### Task list
a - List every title of a film or book named in the blog post.
b - Reproduce the blog post word for word from "I know I've" to "her (great scene).".

-------- Supplied text

I know I've been flogging the blog a lot lately, but I can't help but feel compassion for hungry blogs.
A couple things.
1. I'd like to plug a new media object, namely a film: The Eternal Sunshine of the Spotless Mind. It's about an outfit that erases memories, focusing particularly on two characters in a failed love affair who decide to erase their memories of each other. The reason I plug it here is that the film basically depicts the brain--or perhaps more specifically, the memory--as a database that can be manipulated by means of a computer interface. It also depicts the memory as a virtual space, as one of the characters undergoing the memory replacement therapy races through his memory database, dragging along his memory of his ex--who he decides he doesn't want to erase after all--trying to find a memory from his childhood where he can hide her (great scene).
I also think it's significant that this film is more-or-less billed as a "Charlie Kaufman" film, who is the screenwriter, not the director (he also wrote Being John Malkovich and Adaptation). Could it be that the ascendancy of this particular scribbler--an auteur in the original sense of the word, though in the past fifty years the word has become associated almost exclusively with movie directors, not writers per se--is due to the closer synergy of verbal and visual in new media productions?
2. As a probably-not-the-last word on transhumanity, I would like to offer this mordant cautionary tale from Kurt Vonnegut Jr., from The Sirens of Titan:
"Once upon a time on Tralfamadore there were creatures who weren't anything like machines. They weren't dependable. They weren't efficient. They weren't predictable. They weren't durable. And these poor creatures were obsessed by the idea that everything that existed had to have a purpose, and that some purposes were higher than others.

----------------
-------- Supplied data

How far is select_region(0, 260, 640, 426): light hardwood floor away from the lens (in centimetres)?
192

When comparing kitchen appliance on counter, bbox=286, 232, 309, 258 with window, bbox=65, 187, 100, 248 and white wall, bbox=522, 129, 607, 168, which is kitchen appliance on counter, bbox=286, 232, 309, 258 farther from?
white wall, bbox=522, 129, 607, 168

----------------
-------- Supplied data

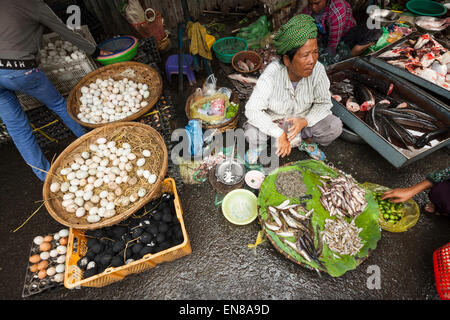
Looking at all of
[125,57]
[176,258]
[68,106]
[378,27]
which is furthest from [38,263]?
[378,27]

----------------
-------- Supplied data

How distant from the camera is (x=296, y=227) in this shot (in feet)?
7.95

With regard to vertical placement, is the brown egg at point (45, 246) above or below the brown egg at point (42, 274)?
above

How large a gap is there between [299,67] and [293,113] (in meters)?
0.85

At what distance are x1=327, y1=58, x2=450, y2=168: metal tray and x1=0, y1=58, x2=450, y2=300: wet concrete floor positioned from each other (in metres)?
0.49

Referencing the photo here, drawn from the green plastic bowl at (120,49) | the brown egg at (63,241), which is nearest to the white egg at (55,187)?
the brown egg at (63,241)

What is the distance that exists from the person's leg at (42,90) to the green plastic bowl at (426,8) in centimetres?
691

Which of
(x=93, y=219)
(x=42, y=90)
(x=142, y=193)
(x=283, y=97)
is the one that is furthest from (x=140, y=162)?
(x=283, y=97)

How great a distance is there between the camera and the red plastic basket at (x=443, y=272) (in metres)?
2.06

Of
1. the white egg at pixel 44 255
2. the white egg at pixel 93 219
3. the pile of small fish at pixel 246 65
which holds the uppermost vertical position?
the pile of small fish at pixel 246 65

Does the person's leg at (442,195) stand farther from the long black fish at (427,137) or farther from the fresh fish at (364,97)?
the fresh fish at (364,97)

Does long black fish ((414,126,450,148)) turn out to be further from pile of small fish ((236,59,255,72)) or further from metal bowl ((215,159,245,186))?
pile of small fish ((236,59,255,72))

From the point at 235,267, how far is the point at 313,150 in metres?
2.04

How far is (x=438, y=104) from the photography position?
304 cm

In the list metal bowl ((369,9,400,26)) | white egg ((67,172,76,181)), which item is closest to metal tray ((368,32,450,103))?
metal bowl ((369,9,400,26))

----------------

### Solutions by task
a -
The Eternal Sunshine of the Spotless Mind
Being John Malkovich
Adaptation
The Sirens of Titan

b -
I know I've been flogging the blog a lot lately, but I can't help but feel compassion for hungry blogs.
A couple things.
1. I'd like to plug a new media object, namely a film: The Eternal Sunshine of the Spotless Mind. It's about an outfit that erases memories, focusing particularly on two characters in a failed love affair who decide to erase their memories of each other. The reason I plug it here is that the film basically depicts the brain--or perhaps more specifically, the memory--as a database that can be manipulated by means of a computer interface. It also depicts the memory as a virtual space, as one of the characters undergoing the memory replacement therapy races through his memory database, dragging along his memory of his ex--who he decides he doesn't want to erase after all--trying to find a memory from his childhood where he can hide her (great scene).